Complete with assembler, disassembler, debugger and video terminal implementations.
See http://0x10c.com/doc/dcpu-16.txt for specification of the CPU.
Notch apparently started doing a 6502 emulator first. Given I did one in
Python it only seems fitting I now
do a DCPU-16 implementation in Python too :-)
## Status
Runs a number of example programs successfully. Should be feature-complete at the CPU level.

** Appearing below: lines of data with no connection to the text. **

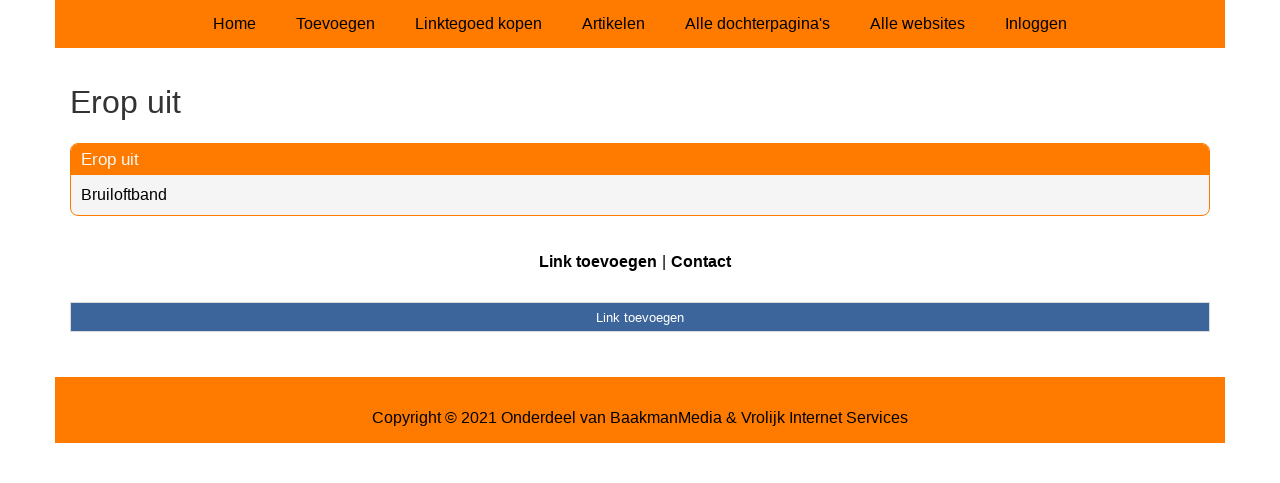

--- FILE ---
content_type: text/html; charset=utf-8
request_url: https://www.woonruimtes.com/rubrieken/erop-uit/
body_size: 1001
content:
<!doctype html>
<html lang="nl">
<head>
  <meta charset="utf-8">
  <meta name="viewport" content="width=device-width, initial-scale=1">
  <title>Erop uit</title>
  <meta name="description" content="Vind de beste links en artikelen op de website van Woonruimtes.com" />
  <link href="//www.woonruimtes.com/core-frontend.css" media="screen" rel="stylesheet" />
  <link href="//www.woonruimtes.com/extensions/portal/assets/portal.css?1769898359" media="screen" rel="stylesheet" />
  <script src="//www.woonruimtes.com/core-frontend.js"></script>
	<link href="/extensions/system.sidebar/sidebar.css" rel="stylesheet" />
	<link href="/generated.css" rel="stylesheet" />
</head>
<body class="page-portal-page page-portal-category extension-portal layout-default">
  <header class="page-menu-background responsive-container">
    <div class="page-menu-background"></div>
    <nav class="menu-main-container">
                <label for="drop-menu-main" class="toggle menu_toggle">Menu +</label>
                <input type="checkbox" id="drop-menu-main" />
                <ul class="menu-main"><li><a href="//www.woonruimtes.com">Home</a></li><li><label for="drop-1" class="toggle">Toevoegen +</label><a href="https://www.backlinker.eu/meerdere-links-toevoegen/">Toevoegen</a><input type="checkbox" id="drop-1"/><ul><li><a href="https://www.backlinker.eu/meerdere-links-toevoegen/">Link toevoegen</a></li><li><a href="https://www.backlinker.eu/artikel-plaatsen/">Artikel plaatsen</a></li><li><a href="https://www.backlinker.eu/linkbuilding-pakketten/">Linkbuilding pakketten</a></li></ul></li><li><a href="https://www.backlinker.eu/registreren/">Linktegoed kopen</a></li><li><a href="//www.woonruimtes.com/blog/">Artikelen</a></li><li><a href="//www.woonruimtes.com/alle-startpaginas/">Alle dochterpagina's</a></li><li><a href="https://www.backlinker.eu/alle-startpagina-websites/">Alle websites</a></li><li><a href="//www.woonruimtes.com/inloggen/">Inloggen</a></li></ul>
              </nav>
  </header>
  <main class="responsive-container page-background">
    
    
    <a href="/"><h1>Erop uit</h1></a>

A dissassembler and (two) assemblers are also included as well as the emulator. The emulator
includes a debugger.
* `./asm.py example.dasm16 example.obj` will assemble Notch's example to object code
* `./disasm.py example.obj` will disassemble the given object code
* `./dcpu16.py example.obj` will execute it (but won't show anything without extra options)
There is also an experimental pyparsing-based assembler `./asm_pyparsing.py`
contributed by Peter Waller. You'll need to `pip install pyparsing` to run it.
`./dcpu16.py` takes a number of options:
* `--debug` runs the emulate in debug mode, enabling you to step through each instruction
* `--trace` dumps the registers and stack after every step (implied by `--debug`)
* `--speed` outputs the speed the emulator is running at in kHz
* `--term TERM` specifies a terminal to use for text output (`null`, `debug`, `curses`, `pygame` or `qt`)
I'm working on an operating system for the DCPU-16 at
[https://github.com/jtauber/dcpu16os](https://github.com/jtauber/dcpu16os) and also plan an
implementation of Forth at some point.